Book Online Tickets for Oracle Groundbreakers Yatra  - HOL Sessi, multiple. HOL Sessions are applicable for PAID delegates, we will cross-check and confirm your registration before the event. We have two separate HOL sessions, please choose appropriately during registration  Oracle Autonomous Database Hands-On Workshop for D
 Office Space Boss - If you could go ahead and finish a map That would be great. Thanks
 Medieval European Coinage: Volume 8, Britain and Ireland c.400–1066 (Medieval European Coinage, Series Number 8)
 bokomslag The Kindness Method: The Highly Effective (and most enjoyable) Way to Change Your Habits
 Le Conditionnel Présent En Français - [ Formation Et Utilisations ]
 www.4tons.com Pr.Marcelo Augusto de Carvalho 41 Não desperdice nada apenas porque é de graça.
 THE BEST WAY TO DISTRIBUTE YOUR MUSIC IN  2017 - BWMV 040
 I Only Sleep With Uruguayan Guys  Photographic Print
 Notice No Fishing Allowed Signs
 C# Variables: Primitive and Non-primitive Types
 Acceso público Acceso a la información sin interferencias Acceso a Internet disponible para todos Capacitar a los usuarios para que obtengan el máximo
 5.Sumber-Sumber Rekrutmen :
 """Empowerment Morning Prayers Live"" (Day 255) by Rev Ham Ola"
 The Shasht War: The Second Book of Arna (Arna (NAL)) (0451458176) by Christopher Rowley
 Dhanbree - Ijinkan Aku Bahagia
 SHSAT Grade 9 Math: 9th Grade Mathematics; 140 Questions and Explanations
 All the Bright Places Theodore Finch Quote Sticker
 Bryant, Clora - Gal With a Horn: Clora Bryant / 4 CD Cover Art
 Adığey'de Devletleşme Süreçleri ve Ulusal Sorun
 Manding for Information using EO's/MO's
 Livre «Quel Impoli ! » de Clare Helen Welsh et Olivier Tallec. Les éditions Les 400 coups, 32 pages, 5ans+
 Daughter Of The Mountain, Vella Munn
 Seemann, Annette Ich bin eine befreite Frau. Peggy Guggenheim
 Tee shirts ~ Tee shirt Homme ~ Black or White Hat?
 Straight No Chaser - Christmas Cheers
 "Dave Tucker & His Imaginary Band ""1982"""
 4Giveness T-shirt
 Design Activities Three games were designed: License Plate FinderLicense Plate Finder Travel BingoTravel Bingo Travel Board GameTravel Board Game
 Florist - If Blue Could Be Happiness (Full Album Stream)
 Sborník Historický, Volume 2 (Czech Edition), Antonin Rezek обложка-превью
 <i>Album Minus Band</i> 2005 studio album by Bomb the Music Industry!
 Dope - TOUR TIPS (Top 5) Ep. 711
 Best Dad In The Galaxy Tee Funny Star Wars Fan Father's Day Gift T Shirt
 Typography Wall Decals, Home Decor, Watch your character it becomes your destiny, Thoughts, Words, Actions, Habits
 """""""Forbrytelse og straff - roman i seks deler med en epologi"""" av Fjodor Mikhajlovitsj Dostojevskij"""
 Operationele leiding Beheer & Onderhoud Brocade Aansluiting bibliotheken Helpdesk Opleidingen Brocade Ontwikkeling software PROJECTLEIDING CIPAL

_The task:_ Your response should consist of the listing, reproduced exactly.

_Worked solution:_
Book Online Tickets for Oracle Groundbreakers Yatra  - HOL Sessi, multiple. HOL Sessions are applicable for PAID delegates, we will cross-check and confirm your registration before the event. We have two separate HOL sessions, please choose appropriately during registration  Oracle Autonomous Database Hands-On Workshop for D
 Office Space Boss - If you could go ahead and finish a map That would be great. Thanks
 Medieval European Coinage: Volume 8, Britain and Ireland c.400–1066 (Medieval European Coinage, Series Number 8)
 bokomslag The Kindness Method: The Highly Effective (and most enjoyable) Way to Change Your Habits
 Le Conditionnel Présent En Français - [ Formation Et Utilisations ]
 www.4tons.com Pr.Marcelo Augusto de Carvalho 41 Não desperdice nada apenas porque é de graça.
 THE BEST WAY TO DISTRIBUTE YOUR MUSIC IN  2017 - BWMV 040
 I Only Sleep With Uruguayan Guys  Photographic Print
 Notice No Fishing Allowed Signs
 C# Variables: Primitive and Non-primitive Types
 Acceso público Acceso a la información sin interferencias Acceso a Internet disponible para todos Capacitar a los usuarios para que obtengan el máximo
 5.Sumber-Sumber Rekrutmen :
 """Empowerment Morning Prayers Live"" (Day 255) by Rev Ham Ola"
 The Shasht War: The Second Book of Arna (Arna (NAL)) (0451458176) by Christopher Rowley
 Dhanbree - Ijinkan Aku Bahagia
 SHSAT Grade 9 Math: 9th Grade Mathematics; 140 Questions and Explanations
 All the Bright Places Theodore Finch Quote Sticker
 Bryant, Clora - Gal With a Horn: Clora Bryant / 4 CD Cover Art
 Adığey'de Devletleşme Süreçleri ve Ulusal Sorun
 Manding for Information using EO's/MO's
 Livre «Quel Impoli ! » de Clare Helen Welsh et Olivier Tallec. Les éditions Les 400 coups, 32 pages, 5ans+
 Daughter Of The Mountain, Vella Munn
 Seemann, Annette Ich bin eine befreite Frau. Peggy Guggenheim
 Tee shirts ~ Tee shirt Homme ~ Black or White Hat?
 Straight No Chaser - Christmas Cheers
 "Dave Tucker & His Imaginary Band ""1982"""
 4Giveness T-shirt
 Design Activities Three games were designed: License Plate FinderLicense Plate Finder Travel BingoTravel Bingo Travel Board GameTravel Board Game
 Florist - If Blue Could Be Happiness (Full Album Stream)
 Sborník Historický, Volume 2 (Czech Edition), Antonin Rezek обложка-превью
 <i>Album Minus Band</i> 2005 studio album by Bomb the Music Industry!
 Dope - TOUR TIPS (Top 5) Ep. 711
 Best Dad In The Galaxy Tee Funny Star Wars Fan Father's Day Gift T Shirt
 Typography Wall Decals, Home Decor, Watch your character it becomes your destiny, Thoughts, Words, Actions, Habits
 """""""Forbrytelse og straff - roman i seks deler med en epologi"""" av Fjodor Mikhajlovitsj Dostojevskij"""
 Operationele leiding Beheer & Onderhoud Brocade Aansluiting bibliotheken Helpdesk Opleidingen Brocade Ontwikkeling software PROJECTLEIDING CIPAL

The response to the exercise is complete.